Inside hospitals, robots are delivering food and medicine to patients and disinfecting their rooms to obviate the need for the presence of nurses. Other robots are busy cooking rice without human supervision, reducing the number of staff required to run the facility.

In Seattle, doctors used a robot to communicate with and treat patients remotely to minimize exposure of medical staff to infected people.

AI is speeding up drug research

At the end of the day, the war on the novel coronavirus is not over until we develop a vaccine that can immunize everyone against the virus. But developing new drugs and medicine is a very lengthy and costly process. It can cost more than a billion dollars and take up to 12 years. That’s the kind of timeframe we don’t have as the virus continues to spread at an accelerating pace.

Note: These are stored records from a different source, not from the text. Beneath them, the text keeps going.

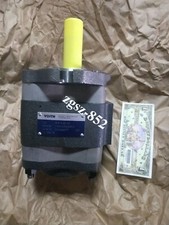 IPVP5-40-101 NEW VOITH PUMP Via DHL FedEx picture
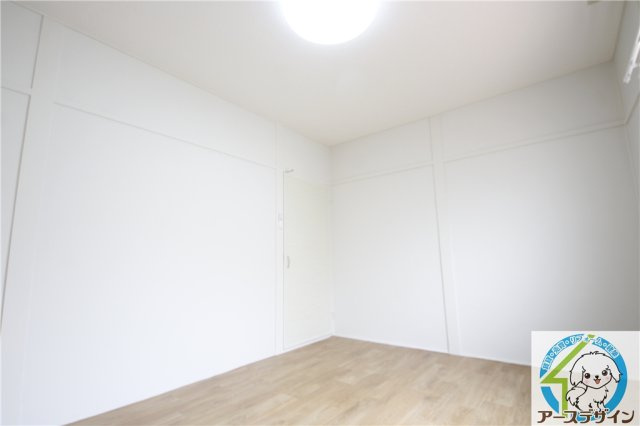 朝霧南町4丁目貸家の洋室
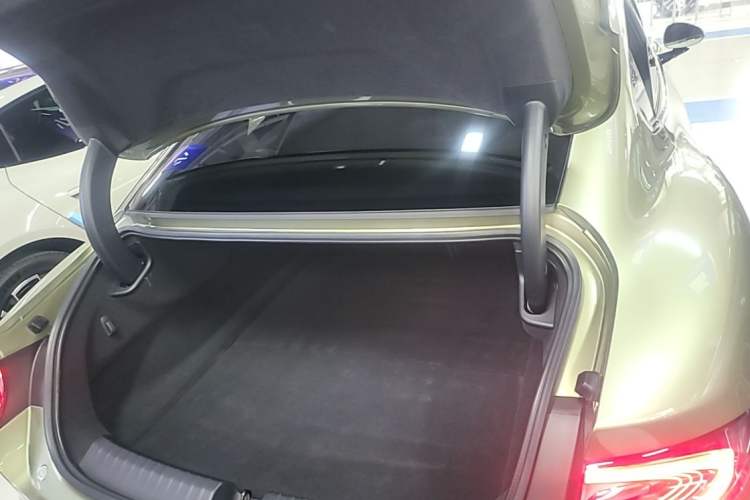 Used Xiaomi Auto SU7 2024 Four-Wheel Drive Ultra-Long Range Advanced Intelligent Driving Max Edition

Fortunately, AI can help speed up the process. DeepMind, the AI research lab acquired by Google in 2014, recently declared that it has used deep learning to find new information about the structure of proteins associated with COVID-19. This is a process that could have taken many more months.

Understanding protein structures can provide important clues to the coronavirus vaccine formula. DeepMind is one of several organizations who are engaged in the race to unlock the coronavirus vaccine. It has leveraged the result of decades of machine learning progress as well as research on protein folding.

“It’s important to note that our structure prediction system is still in development and we can’t be certain of the accuracy of the structures we are providing, although we are confident that the system is more accurate than our earlier CASP13 system,” DeepMind’s researchers wrote on the AI lab’s website. “We confirmed that our system provided an accurate prediction for the experimentally determined SARS-CoV-2 spike protein structure shared in the Protein Data Bank, and this gave us confidence that our model predictions on other proteins may be useful.”

Although it’s too early to tell whether we’re headed in the right direction, the efforts are commendable. Every day saved in finding the coronavirus vaccine can save hundreds—or thousands—of lives.